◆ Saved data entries
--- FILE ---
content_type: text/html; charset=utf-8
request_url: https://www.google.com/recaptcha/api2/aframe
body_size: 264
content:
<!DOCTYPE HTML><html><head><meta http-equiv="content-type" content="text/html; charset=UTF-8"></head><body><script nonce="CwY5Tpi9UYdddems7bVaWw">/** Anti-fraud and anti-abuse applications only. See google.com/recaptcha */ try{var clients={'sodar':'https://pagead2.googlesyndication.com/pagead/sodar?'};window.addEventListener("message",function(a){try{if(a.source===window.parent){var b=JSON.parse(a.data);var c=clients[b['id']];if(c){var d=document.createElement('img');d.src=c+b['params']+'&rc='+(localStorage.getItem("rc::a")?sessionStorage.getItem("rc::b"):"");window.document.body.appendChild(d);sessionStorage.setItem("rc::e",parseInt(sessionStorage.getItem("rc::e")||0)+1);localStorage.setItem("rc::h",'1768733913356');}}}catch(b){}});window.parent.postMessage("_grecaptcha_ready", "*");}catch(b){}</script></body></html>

◆ TASK TO COMPLETE
Restate the full data above, keeping each word intact.

◆ YOUR SOLUTION
--- FILE ---
content_type: text/html; charset=utf-8
request_url: https://www.google.com/recaptcha/api2/aframe
body_size: 264
content:
<!DOCTYPE HTML><html><head><meta http-equiv="content-type" content="text/html; charset=UTF-8"></head><body><script nonce="CwY5Tpi9UYdddems7bVaWw">/** Anti-fraud and anti-abuse applications only. See google.com/recaptcha */ try{var clients={'sodar':'https://pagead2.googlesyndication.com/pagead/sodar?'};window.addEventListener("message",function(a){try{if(a.source===window.parent){var b=JSON.parse(a.data);var c=clients[b['id']];if(c){var d=document.createElement('img');d.src=c+b['params']+'&rc='+(localStorage.getItem("rc::a")?sessionStorage.getItem("rc::b"):"");window.document.body.appendChild(d);sessionStorage.setItem("rc::e",parseInt(sessionStorage.getItem("rc::e")||0)+1);localStorage.setItem("rc::h",'1768733913356');}}}catch(b){}});window.parent.postMessage("_grecaptcha_ready", "*");}catch(b){}</script></body></html>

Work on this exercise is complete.